Publisher/Date:
Critical Hit (2015)
Product Type:
Scenario/Map Pack
Country of Origin:
U.S.A.
Contents:
4 11" x 16" unmounted (heavy paper/light cardstock) geoboards (CC, EE, FF, JJ), 8 scenarios, 2 pages rules, 2 overlays, 140 die-cut counters
The awkwardly named AP Style Geo PTO 1 (hereinafter PTO1) is essentially a scenario/map pack centered on 4 11″ x 16″ (i.e., Gary Fortenberry style) geoboards (CC, EE, FF, JJ) and with scenarios focusing on the USMC. It was released simultaneously with two similar products, AP Style Geo PTO 2 and AP Style Geo PTO 3, each of which uses components from this pack.
PTO 1 includes 2 pages of rules, most of which are “optional” rules intended to dumb down PTO terrain (most of which is not complicated to begin with). There are also simplified Night rules as well as several rules designed to make USMC forces even more powerful than they already are in the official ASL rules.
The core of the product are the four included geoboards. These are unmounted boards (but on a stock that is considerably thinner than “official” unmounted boards). Not only they ostensibly designed to depict PTO terrain, but they are also rendered as PTO terrain in several ways–for example, palm tree hexes have artwork that looks like palm trees rather than orchards, and the boards only have paths, not roads.
Critical Hit has a habit of “re-using” its own boards in other products, so it is not clear if all the boards here are original or if they previously appeared in some other product and are re-treads (we did not feel like going back through all the relevant older CH products to check). They may be original or modified from other versions. All of the boards, for example, are true wilderness boards, without a single building. However, they may also be derivative of official geoboards, considering all of the scenarios in this pack were designed for official geoboards originally (see below). For example, board CC, a large hill board, also appeared in Across the Aller II as well as (in modified form) in the AP Style Geo AP 1 Collection. Critical Hit simply likes to cut corners.

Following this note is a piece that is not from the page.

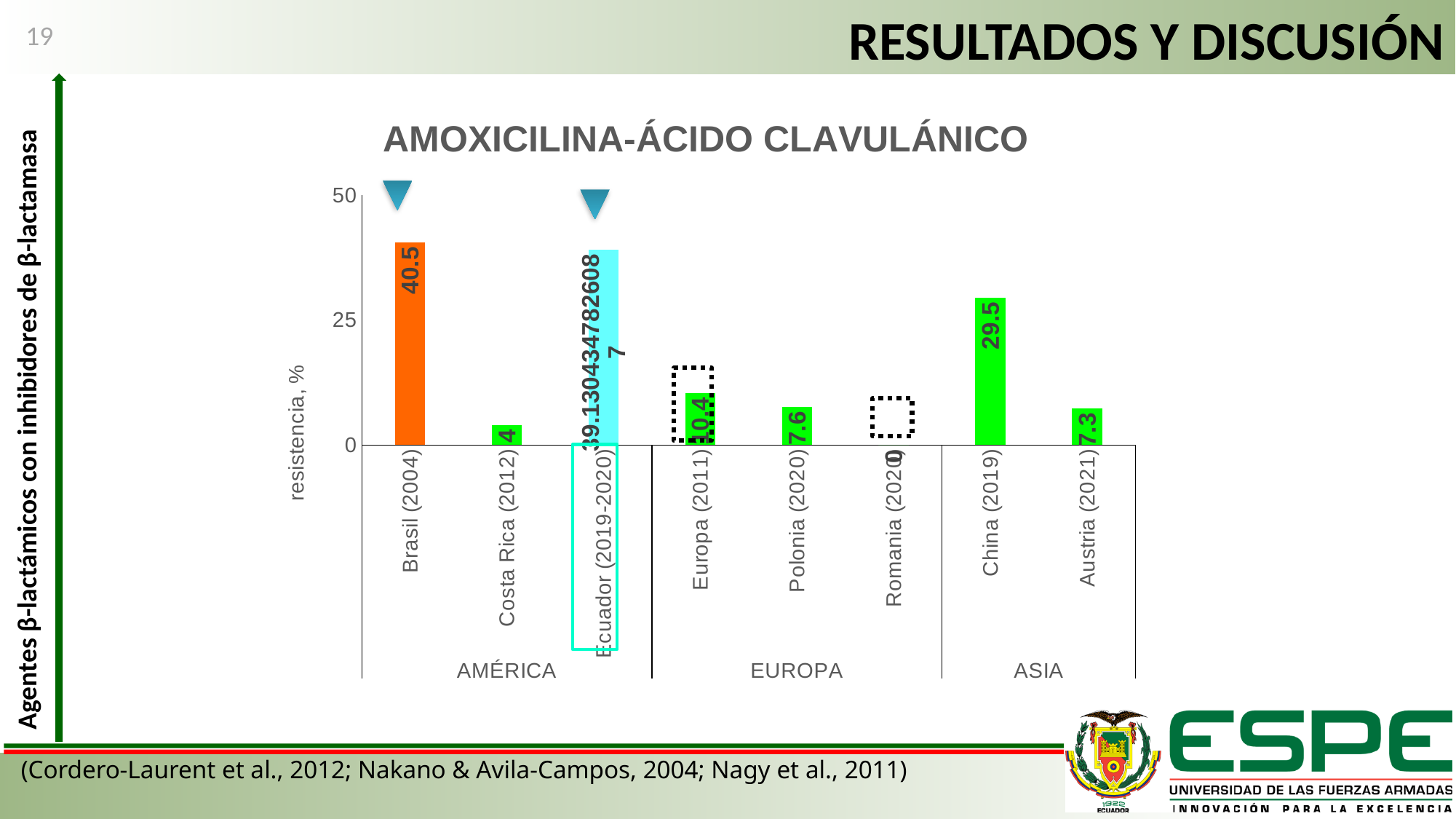
How many countries/regions are shown as bars in the chart? 8 What type of chart is shown on the slide? bar chart What is the resistance value for Brasil (2004)? 40.5 What is the difference between the resistance values for Brasil (2004) and China (2019)? 11 What is the resistance value for Polonia (2020)? 7.6 Which has a higher resistance value, Polonia (2020) or Costa Rica (2012)? Polonia (2020) What is the difference between the resistance values for China (2019) and Europa (2011)? 19.1 Is the resistance value for Ecuador (2019-2020) greater or less than 25? greater What is the resistance value for China (2019)? 29.5 What is the resistance value for Costa Rica (2012)? 4 What is the title of the chart? AMOXICILINA-ÁCIDO CLAVULÁNICO Which country has the lowest resistance value in the chart? Romania (2020)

The product also comes with two overlays, one an airstrip that looks like the board 38 airstrip and the other a little collection of huts surrounded by palm trees. The small countersheet consists of duplicate USMC counters that are already in the system.
As veteran ASLers and Critical Hit watchers probably already suspected, the scenarios included here are not original, but are cribbed from previously-published scenarios. Critical Hit recycles so much you’d think it would stop global warming all by itself.
For example, PTO1 (Ichiki’s End) is a modified version of OAF6 (Colonel Ichiki’s Folly) from the OAF Pack. PTO2 (Nakagawa’s Best) is just Leatherneck 2‘s LN2-1 (Airfield Fracas) plopped down on a new map–it uses the airstrip overlay that so resembles the airstrip of Board 38 because the scenario was originally designed on Board 38. PTO3 (Shoemaker’s Stand) is simply a smaller and stripped down version of LN2-3 (“We Hold Here!”). PTO4 (No Cakewalk) is simply LN2-6 (Second Day in Hell) with a couple of tanks added.
PTO5 (Naked Ridge) is a new version of The Knife Edge of Defeat from Rout Pak II. PTO6 (Final Chapter) is derived from Leatherneck’s The Last Island. PTO7 (The Long Way Around) appears to be a modified version of Leatherneck’s LN1-3 (Seizing Viru Harbor). PTO8 (Defiant Ridge) is a “re-imagination” of Leatherneck 2’s Hellzapoppin’ Ridge.
Since there is no indication that any of the new versions of these scenarios were re-playtested, the original scenarios probably have a better chance of being balanced and playable. Because of that, there seems to be little reason to purchase this pack, especially as it is priced at an outrageous $59.95.